====== SOURCE PASSAGE
Studio album by Joey Valence & Brae
- Released: August 15, 2025
- Length: 43:57
- Label: RCA
- Producer: Joey Valence

Joey Valence & Brae chronology
| No Hands (2024) | Hyperyouth (2025) |  |

Alternative cover
- Hyperyouth (Afterparty)

Singles from Hyperyouth
- "Wassup" Released: June 13, 2025; ""Hyperyouth" / "Live Right"" Released: July 11, 2025; ""See U Dance"" Released: August 11, 2025;

= Hyperyouth =

Hyperyouth (stylized in all caps) is the third studio album by American rap duo Joey Valence & Brae. It was released on August 15, 2025, through RCA Records, marking the duo's major label debut. The album features guest appearances from TiaCorine, Rebecca Black, and JPEGMafia. Hyperyouth follows the duo's 2024 album No Hands and was supported by three singles: "Wassup", "Hyperyouth" / "Live Right", and "See U Dance".
============
====== THE INPUT
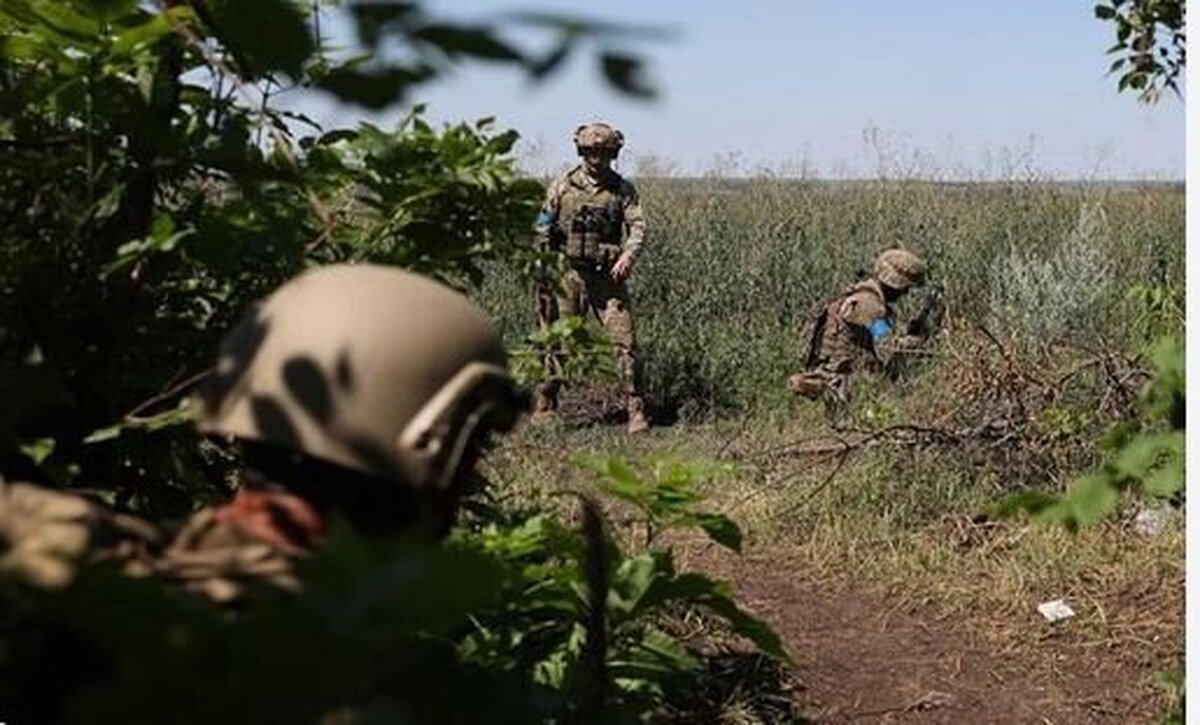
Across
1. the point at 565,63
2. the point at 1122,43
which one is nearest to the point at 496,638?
the point at 565,63

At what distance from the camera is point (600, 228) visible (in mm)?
9781

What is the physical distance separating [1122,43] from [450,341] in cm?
607

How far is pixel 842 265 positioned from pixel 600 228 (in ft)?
10.5

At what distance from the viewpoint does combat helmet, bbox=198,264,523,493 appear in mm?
1517

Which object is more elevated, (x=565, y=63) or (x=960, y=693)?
(x=565, y=63)

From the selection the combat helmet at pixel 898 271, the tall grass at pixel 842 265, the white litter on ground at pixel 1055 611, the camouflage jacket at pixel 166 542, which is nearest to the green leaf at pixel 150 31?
the camouflage jacket at pixel 166 542

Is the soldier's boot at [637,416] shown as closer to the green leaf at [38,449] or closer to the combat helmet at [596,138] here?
the combat helmet at [596,138]

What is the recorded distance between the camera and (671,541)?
6.37 m

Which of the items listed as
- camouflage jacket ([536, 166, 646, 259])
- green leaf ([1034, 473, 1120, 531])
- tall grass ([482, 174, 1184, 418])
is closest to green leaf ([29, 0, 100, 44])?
green leaf ([1034, 473, 1120, 531])

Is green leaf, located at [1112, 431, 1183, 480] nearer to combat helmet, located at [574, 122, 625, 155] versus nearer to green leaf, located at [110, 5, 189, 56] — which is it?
green leaf, located at [110, 5, 189, 56]

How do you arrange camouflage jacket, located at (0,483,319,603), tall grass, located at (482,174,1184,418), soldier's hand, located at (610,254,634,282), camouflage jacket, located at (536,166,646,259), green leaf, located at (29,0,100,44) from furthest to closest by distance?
1. tall grass, located at (482,174,1184,418)
2. camouflage jacket, located at (536,166,646,259)
3. soldier's hand, located at (610,254,634,282)
4. green leaf, located at (29,0,100,44)
5. camouflage jacket, located at (0,483,319,603)

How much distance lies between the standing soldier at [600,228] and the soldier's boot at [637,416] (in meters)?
0.05

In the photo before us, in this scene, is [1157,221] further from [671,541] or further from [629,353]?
[671,541]

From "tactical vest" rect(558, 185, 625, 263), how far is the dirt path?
13.3ft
============
• EXERCISE INSTRUCTIONS:
- 1) Transcribe the stretch of the album text from "Studio album by Joey" through "- Hyperyouth (Afterparty)".
- 2) Show every line of the records that contains the string "nearest", matching case exactly.
The album text and the records have separate, unrelated origins.

• COMPLETE ANSWERS:
- 1)
Studio album by Joey Valence & Brae
- Released: August 15, 2025
- Length: 43:57
- Label: RCA
- Producer: Joey Valence

Joey Valence & Brae chronology
| No Hands (2024) | Hyperyouth (2025) |  |

Alternative cover
- Hyperyouth (Afterparty)

- 2)
which one is nearest to the point at 496,638?
From the selection the combat helmet at pixel 898 271, the tall grass at pixel 842 265, the white litter on ground at pixel 1055 611, the camouflage jacket at pixel 166 542, which is nearest to the green leaf at pixel 150 31?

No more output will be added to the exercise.